• **GIVEN PASSAGE**:
Alain Bernard (; born 1 May 1983) is a former French swimmer from Aubagne, Bouches-du-Rhône.

Bernard won a total of four medals (two golds, one silver, and one bronze) at two Olympic Games (2008 and 2012). He also won numerous medals at the World Championships (short course and long course) and European Championships (short course and long course). Bernard formerly held the world record for the 50 metres freestyle (long course) and the 100 metres freestyle (long course and short course).

Bernard has a shark tattoo on his right hip.

2008 European (Long Course) Championships 
Bernard won the European (Long Course) Championships 2008 100 m freestyle final in a new world record time of 47.50 seconds on 22 March 2008. He had already beaten the world record the previous day, finishing in 47.60 seconds in the semi-finals. On 23 March 2008 Bernard broke Eamon Sullivan's 50 m freestyle world record in the semi-finals of the same championships, setting a new world record of 21.50 seconds. Bernard would go on to win the 50m freestyle final in 21.66 seconds. But Bernard's 21.50-second world record only stood for four days; it was reclaimed by Eamon Sullivan.

2008 Olympics 
At the French national championships, Bernard qualified for the Olympic Games in Beijing in the 50 m freestyle (with a time of 21.69 s) and 100 m freestyle (47.82 s).

Before the 4×100 m freestyle relay, Bernard taunted the American swim team. Bernard claimed to a newspaper that he and his French teammates, favorite to win the relay, "were going to smash the American team. That's what we came here for". But the French team ended up in second place behind the American team by .08 seconds. Bernard, who had a lead going into the final leg of slightly less than a body length, was caught in the final strokes by Jason Lezak, whose final leg of 46.06 seconds was the fastest relay leg in history.

The close defeat left Bernard "wounded," according to his coach. However, he rebounded to win the men's 100 metres freestyle gold medal. Bernard had one day earlier set a new 100 metres freestyle long course world record of 47.20 s in the semi-finals. Bernard became only the second Frenchman to win an Olympic gold medal in swimming, after Jean Boiteux, who won the 400 m freestyle at the 1952 Helsinki Games. He also finished third in the men's 50 metres freestyle final behind César Cielo Filho of Brazil and Amaury Leveaux of France, making it the first time in Olympic history that France had produced two medallists in a swimming final.

• **INSTRUCTION**:
Could you extend the passage on Alain Bernard's swimming career past its last sentence? The records that come next are unrelated material and have no connection to the account of Alain Bernard's swimming career.

• **DATASET RECORDS**:

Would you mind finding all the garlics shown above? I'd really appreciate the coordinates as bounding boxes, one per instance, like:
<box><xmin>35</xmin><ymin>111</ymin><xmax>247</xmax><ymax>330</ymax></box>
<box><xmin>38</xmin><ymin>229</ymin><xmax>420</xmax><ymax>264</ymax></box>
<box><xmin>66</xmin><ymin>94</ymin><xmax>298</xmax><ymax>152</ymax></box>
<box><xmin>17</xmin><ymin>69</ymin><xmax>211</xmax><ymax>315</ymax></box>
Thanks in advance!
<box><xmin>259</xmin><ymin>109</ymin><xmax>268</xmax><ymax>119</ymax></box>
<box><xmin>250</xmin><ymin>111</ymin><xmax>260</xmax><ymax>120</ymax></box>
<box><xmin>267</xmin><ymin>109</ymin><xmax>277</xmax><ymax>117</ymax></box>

• **RESPONSE TO THIS EXERCISE**:
2012 Olympics 
Bernard failed to qualify for the 50 m freestyle and 100 m freestyle events of the 2012 Summer Olympics in London by finishing only fifth in both events during the French swimming championships in March 2012. He was in the French 4 × 100 m freestyle relay team in the heats at the Olympics, but was not included in the team for the final. France won the event which made Bernard a two-time Olympic gold medalist.

He announced his retirement from swimming shortly after the 2012 Olympic Games.

Awards 
Bernard was chosen as the 2008 L'Équipe Champion of Champions(France category) by L'Équipe.

He was also chosen as the 2008 RTL Champion of Champions by RTL, a French commercial radio network. This annual sports award was inaugurated in 2008.

On 1 January 2013, Bernard was made an Officer (Officier) of the French National Order of Merit.

Personal bests 

The 100m long course time (46.94) was not admissible as a world record because it was swum in a non-approved swimsuit.

Service in the French Gendarmerie 

Alain Bernard has been a volunteer in the Gendarmerie since 2008 and was until recently attached to the Groupement blindé de gendarmerie mobile based in Versailles-Satory in the Yvelines department.

See also 
 World record progression 50 metres freestyle
 World record progression 100 metres freestyle

References

External links

  
 
 
 
 
 Fiche de Bernard, website of the sports daily L'Équipe 
 "Alain Bernard", n°29 on Time's list of "100 Olympic Athletes To Watch"

1983 births
World record setters in swimming
French male freestyle swimmers
Medalists at the FINA World Swimming Championships (25 m)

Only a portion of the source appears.